◆ **Requirements**: Extract, word for word, the part of the listing below that runs from its first line through the line containing "5. green leaf at l=57, t=238, r=89, b=250", including that line, and leave the pictures out.

◆ **Dataset records**:
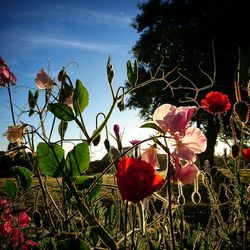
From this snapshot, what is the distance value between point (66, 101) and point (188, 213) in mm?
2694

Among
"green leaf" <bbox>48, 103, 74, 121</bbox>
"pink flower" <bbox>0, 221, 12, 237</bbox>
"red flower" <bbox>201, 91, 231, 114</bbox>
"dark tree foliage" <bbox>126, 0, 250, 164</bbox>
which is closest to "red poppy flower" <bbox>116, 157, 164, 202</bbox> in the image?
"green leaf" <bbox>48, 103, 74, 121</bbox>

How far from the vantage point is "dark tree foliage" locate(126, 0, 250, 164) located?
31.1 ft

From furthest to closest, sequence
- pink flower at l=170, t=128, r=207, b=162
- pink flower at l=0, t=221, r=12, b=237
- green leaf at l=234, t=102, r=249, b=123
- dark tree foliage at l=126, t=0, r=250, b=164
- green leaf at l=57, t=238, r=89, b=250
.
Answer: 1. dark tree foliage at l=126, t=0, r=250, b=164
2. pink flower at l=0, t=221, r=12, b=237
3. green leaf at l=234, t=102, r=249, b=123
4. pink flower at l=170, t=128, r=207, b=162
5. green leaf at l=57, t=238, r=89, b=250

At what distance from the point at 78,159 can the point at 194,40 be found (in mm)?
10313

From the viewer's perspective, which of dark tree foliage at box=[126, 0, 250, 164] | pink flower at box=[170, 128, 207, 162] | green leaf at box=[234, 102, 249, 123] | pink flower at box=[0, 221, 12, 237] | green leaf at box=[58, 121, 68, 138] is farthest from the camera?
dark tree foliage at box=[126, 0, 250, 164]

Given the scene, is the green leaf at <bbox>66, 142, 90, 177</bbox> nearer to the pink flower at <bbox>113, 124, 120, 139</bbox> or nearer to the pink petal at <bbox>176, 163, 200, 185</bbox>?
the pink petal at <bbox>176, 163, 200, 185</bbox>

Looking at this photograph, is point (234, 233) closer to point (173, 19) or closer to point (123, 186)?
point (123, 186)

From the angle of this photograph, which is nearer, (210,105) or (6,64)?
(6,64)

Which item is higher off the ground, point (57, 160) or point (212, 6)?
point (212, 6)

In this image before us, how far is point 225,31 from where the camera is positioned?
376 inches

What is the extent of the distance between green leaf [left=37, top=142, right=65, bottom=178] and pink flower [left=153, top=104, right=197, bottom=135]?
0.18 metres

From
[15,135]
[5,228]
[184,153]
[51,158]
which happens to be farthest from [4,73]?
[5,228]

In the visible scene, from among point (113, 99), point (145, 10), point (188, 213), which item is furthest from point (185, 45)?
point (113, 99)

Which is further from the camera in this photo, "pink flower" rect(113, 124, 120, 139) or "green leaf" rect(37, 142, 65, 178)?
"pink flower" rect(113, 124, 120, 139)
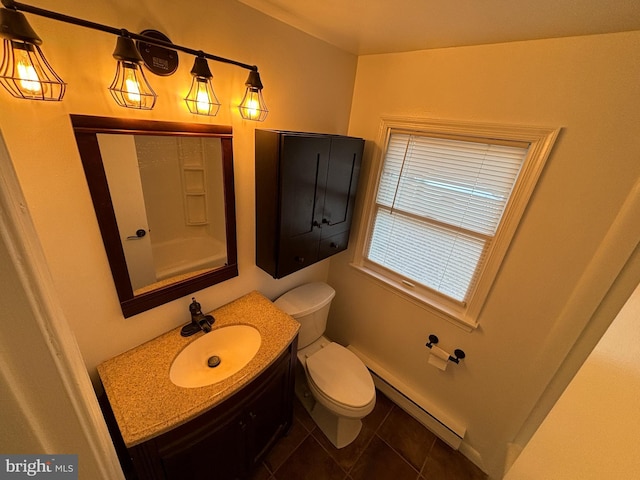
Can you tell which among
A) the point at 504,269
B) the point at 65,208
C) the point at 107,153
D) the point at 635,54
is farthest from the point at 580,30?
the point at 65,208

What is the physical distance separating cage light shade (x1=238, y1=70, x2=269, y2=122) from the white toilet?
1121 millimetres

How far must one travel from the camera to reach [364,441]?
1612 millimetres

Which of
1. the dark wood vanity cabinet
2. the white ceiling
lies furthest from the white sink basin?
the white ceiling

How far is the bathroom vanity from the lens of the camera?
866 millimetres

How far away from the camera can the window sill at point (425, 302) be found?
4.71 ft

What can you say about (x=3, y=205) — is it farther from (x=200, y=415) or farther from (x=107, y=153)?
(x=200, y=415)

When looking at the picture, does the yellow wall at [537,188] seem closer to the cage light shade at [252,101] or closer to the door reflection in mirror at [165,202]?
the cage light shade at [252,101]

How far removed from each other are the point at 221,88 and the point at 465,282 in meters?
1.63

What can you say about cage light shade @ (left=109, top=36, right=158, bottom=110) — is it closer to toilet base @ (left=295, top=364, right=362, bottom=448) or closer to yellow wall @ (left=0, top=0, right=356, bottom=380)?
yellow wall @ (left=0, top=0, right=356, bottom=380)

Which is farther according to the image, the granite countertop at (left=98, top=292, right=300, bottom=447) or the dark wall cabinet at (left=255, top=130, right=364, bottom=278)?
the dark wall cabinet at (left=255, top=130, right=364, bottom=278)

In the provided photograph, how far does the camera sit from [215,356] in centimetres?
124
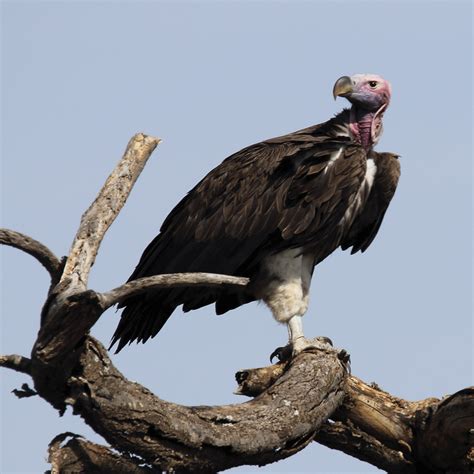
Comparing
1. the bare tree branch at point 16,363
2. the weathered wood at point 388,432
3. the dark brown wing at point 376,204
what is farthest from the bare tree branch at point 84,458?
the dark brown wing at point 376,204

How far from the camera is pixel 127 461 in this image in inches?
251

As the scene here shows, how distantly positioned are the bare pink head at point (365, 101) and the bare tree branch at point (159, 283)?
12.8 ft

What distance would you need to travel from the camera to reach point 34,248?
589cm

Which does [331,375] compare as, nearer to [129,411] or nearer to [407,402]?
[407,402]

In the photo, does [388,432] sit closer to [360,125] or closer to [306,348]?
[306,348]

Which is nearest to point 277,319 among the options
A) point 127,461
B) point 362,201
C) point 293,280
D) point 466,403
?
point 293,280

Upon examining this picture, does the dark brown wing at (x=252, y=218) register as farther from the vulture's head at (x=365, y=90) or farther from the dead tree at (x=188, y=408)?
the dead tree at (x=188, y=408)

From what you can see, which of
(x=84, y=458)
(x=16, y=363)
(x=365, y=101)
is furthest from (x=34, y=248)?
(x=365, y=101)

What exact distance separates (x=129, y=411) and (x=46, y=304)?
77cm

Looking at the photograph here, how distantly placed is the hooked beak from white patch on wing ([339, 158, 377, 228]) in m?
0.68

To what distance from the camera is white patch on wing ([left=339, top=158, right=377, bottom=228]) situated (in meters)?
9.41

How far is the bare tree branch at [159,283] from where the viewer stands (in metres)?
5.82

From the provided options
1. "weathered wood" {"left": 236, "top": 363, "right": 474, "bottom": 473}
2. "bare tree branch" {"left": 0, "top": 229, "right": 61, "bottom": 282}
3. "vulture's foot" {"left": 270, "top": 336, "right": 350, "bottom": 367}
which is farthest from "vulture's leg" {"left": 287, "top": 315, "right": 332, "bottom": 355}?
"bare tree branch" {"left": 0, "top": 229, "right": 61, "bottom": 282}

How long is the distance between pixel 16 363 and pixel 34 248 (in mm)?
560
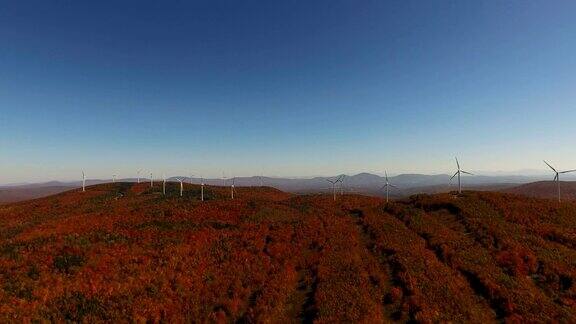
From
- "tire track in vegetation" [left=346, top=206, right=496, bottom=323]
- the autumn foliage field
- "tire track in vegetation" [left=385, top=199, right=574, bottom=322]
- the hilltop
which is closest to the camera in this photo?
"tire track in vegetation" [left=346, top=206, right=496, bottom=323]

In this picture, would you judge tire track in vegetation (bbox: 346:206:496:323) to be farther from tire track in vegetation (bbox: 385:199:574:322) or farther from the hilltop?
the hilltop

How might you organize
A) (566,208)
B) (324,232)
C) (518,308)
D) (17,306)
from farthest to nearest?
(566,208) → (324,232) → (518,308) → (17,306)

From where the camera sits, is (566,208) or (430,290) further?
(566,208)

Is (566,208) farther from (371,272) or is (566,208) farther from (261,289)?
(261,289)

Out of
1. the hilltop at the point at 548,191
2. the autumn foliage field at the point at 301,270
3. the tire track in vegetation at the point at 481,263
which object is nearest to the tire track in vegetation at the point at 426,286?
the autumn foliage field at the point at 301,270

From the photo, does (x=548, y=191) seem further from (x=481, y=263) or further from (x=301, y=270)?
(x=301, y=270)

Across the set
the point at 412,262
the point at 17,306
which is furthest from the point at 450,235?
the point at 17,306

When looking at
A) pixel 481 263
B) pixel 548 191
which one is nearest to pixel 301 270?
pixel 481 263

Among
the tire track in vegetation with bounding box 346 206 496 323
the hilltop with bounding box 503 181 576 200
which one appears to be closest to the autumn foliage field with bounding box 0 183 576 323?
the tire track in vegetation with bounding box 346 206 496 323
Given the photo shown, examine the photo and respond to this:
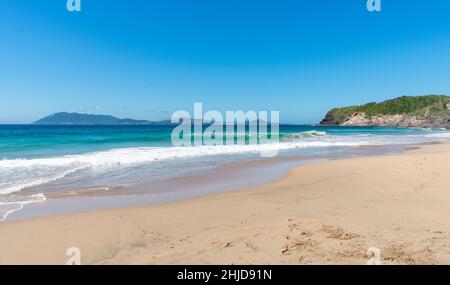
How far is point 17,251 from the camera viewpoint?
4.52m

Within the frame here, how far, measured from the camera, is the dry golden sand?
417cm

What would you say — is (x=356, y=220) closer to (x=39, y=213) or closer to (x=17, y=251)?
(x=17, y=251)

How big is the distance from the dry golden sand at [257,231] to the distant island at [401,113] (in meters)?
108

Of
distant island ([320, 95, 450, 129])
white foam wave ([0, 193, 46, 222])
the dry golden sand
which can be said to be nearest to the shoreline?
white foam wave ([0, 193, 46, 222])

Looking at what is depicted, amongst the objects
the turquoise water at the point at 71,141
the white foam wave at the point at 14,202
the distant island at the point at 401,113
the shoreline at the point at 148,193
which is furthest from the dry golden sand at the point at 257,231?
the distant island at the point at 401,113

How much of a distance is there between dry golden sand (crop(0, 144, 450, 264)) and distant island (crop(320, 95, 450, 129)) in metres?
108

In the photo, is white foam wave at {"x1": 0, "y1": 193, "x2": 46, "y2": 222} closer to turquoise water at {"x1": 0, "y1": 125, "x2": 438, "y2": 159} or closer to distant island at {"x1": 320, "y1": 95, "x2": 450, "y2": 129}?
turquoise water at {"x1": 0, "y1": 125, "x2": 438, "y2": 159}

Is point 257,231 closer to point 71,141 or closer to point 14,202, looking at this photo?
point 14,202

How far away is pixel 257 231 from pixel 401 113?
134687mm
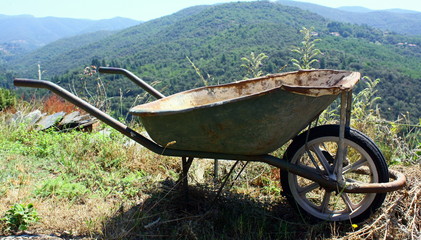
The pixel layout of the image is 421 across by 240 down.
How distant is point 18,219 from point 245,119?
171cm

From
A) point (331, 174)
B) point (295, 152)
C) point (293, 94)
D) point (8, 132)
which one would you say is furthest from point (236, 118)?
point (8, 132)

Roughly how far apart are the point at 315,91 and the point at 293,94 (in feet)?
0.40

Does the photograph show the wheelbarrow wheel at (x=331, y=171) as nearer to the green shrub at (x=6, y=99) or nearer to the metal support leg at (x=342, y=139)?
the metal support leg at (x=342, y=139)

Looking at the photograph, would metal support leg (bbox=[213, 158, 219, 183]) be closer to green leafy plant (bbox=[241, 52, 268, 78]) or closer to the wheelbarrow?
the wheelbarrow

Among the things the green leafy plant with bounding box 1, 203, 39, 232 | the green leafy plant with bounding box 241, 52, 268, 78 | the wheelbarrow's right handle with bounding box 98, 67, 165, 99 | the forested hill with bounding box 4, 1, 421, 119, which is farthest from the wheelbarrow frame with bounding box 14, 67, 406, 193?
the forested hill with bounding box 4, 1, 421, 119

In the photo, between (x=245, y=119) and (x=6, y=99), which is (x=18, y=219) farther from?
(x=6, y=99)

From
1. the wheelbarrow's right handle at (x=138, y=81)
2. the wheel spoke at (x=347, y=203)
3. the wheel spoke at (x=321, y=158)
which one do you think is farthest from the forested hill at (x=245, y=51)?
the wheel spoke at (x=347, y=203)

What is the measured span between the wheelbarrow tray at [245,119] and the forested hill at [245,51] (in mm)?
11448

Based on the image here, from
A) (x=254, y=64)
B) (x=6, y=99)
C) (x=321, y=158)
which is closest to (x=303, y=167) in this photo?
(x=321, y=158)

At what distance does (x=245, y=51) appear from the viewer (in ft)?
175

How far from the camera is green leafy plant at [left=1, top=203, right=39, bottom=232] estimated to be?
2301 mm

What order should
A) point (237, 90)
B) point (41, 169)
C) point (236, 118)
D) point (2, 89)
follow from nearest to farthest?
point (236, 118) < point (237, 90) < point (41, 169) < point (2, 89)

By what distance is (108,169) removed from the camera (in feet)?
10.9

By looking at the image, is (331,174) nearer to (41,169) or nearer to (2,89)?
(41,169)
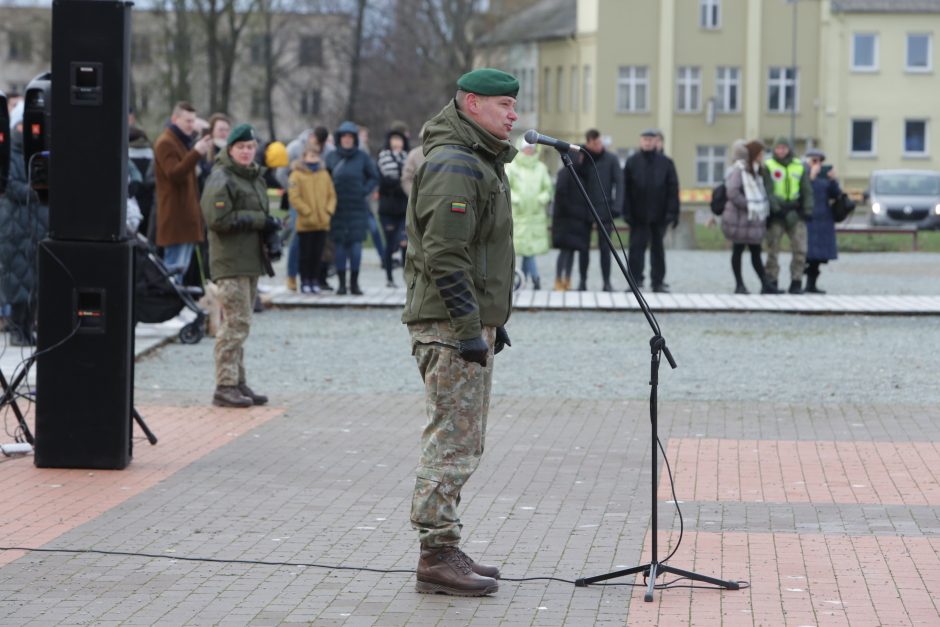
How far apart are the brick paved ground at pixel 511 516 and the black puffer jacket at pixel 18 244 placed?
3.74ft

◆ **Final result**:
From this snapshot, what is the distance value between point (66, 101) and point (188, 213) in mm?
2694

Among
"green leaf" <bbox>48, 103, 74, 121</bbox>
"pink flower" <bbox>0, 221, 12, 237</bbox>
"red flower" <bbox>201, 91, 231, 114</bbox>
"dark tree foliage" <bbox>126, 0, 250, 164</bbox>
which is closest to "red poppy flower" <bbox>116, 157, 164, 202</bbox> in the image?
"green leaf" <bbox>48, 103, 74, 121</bbox>

How far from the vantage point is "dark tree foliage" locate(126, 0, 250, 164) located?
31.1 ft

From furthest to closest, sequence
- pink flower at l=170, t=128, r=207, b=162
- pink flower at l=0, t=221, r=12, b=237
- green leaf at l=234, t=102, r=249, b=123
- dark tree foliage at l=126, t=0, r=250, b=164
- green leaf at l=57, t=238, r=89, b=250
.
Answer: 1. dark tree foliage at l=126, t=0, r=250, b=164
2. pink flower at l=0, t=221, r=12, b=237
3. green leaf at l=234, t=102, r=249, b=123
4. pink flower at l=170, t=128, r=207, b=162
5. green leaf at l=57, t=238, r=89, b=250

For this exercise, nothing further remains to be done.